Optimizing vaccine performance through improved cross-presentation with a nanoparticle adjuvant

Abstract

Abstract Activation of CD8 T cells requires presentation of antigenic peptides by MHC I molecules and costimulatory signals provided by CD80 and CD86 on dendritic cells (DCs). Subunit and purified antigen vaccines often fail to induce CD8 T cell responses because the antigens have limited access to the endogenous MHC I pathway, a phenomenon known as antigen cross-presentation. Vaccine adjuvants are being investigated to promote cross-presentation, but adjuvants in currently licensed vaccines are not effective. The goal of this study was to determine if a combination adjuvant (NanoS100) comprised of cationic plant-derived adjuvant nanoparticles (Nano-11) and the synthetic STING agonist ADU-S100 stimulates cross-presentation in vitro and in vivo after intradermal and intranasal vaccination.
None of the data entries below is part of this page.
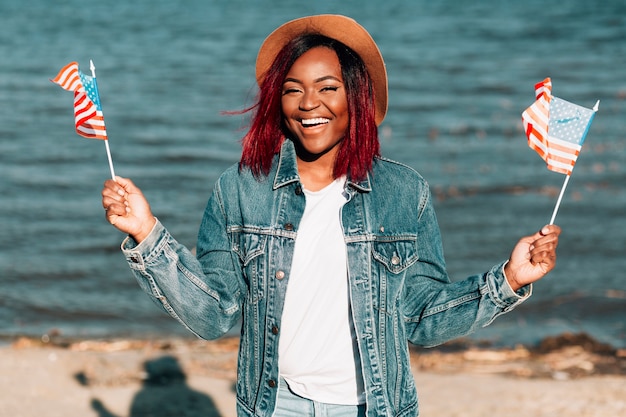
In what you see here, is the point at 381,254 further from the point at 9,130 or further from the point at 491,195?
the point at 9,130

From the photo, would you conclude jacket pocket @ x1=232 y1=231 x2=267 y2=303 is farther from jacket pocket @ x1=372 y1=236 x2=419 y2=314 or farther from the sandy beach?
the sandy beach

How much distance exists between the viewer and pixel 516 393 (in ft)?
21.1

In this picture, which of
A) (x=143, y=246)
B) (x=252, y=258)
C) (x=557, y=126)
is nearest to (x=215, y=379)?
(x=252, y=258)

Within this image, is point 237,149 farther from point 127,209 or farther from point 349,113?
point 127,209

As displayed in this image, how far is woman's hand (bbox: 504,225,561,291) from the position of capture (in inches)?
124

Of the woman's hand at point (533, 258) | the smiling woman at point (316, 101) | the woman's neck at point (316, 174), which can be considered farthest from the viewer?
the woman's neck at point (316, 174)

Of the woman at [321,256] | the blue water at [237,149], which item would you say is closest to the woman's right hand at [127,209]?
the woman at [321,256]

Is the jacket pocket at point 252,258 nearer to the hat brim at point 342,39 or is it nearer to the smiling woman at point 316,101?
the smiling woman at point 316,101

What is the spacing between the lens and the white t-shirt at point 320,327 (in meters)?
3.20

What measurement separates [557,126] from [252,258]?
116cm

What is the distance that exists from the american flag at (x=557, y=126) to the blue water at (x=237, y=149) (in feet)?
4.02

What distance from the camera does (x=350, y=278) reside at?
10.6ft

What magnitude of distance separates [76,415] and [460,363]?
8.80ft

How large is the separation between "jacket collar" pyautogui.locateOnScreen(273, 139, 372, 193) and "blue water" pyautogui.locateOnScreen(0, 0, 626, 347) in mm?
757
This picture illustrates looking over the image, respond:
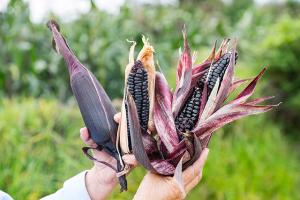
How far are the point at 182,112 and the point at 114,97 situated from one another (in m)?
3.77

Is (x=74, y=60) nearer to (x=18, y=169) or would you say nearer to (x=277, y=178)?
(x=18, y=169)

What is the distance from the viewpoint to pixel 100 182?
1975 millimetres

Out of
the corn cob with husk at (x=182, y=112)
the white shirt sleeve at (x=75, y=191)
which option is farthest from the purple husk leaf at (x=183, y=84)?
the white shirt sleeve at (x=75, y=191)

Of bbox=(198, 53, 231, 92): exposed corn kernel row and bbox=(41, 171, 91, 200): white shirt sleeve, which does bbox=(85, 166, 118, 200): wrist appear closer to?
bbox=(41, 171, 91, 200): white shirt sleeve

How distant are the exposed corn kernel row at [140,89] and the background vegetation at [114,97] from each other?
179 centimetres

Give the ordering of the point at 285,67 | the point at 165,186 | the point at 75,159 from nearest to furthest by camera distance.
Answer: the point at 165,186
the point at 75,159
the point at 285,67

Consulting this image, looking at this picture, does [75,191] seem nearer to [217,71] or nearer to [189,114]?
[189,114]

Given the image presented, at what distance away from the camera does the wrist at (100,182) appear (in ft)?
6.39

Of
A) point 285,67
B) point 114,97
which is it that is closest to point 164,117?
point 114,97

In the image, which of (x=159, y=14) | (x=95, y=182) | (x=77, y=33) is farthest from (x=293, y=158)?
(x=95, y=182)

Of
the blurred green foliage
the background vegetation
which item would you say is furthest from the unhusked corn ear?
the blurred green foliage

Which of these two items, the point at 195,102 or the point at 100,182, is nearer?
the point at 195,102

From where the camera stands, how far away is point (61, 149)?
4.18 m

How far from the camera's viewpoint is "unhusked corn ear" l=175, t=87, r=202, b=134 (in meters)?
1.73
Incubation of DCs with OVA adsorbed to NanoS100 significantly enhanced the presentation of antigen to the MHC I-restricted OVA-specific B3Z T cell hybridoma compared with OVA only. The cross-presentation was inhibited by preincubation of DCs with chlorpromazine and chloroquine, suggesting that NanoS100 supports endosomal processing of OVA. NanoS100 also significantly increased the expression of CD80 and CD86 on antigen-presenting cells in vitro. Vaccination of mice with OVA and NanoS100 increased humoral and cellular responses with a significant increase of IFNγ+ CD8 T cells in the spleen and the lungs. Intranasal immunization induced a greater percentage of IFNγ+ CD8 T cells in the lungs compared with intradermal immunization. These findings support the potential utility of NanoS100 as a vaccine adjuvant.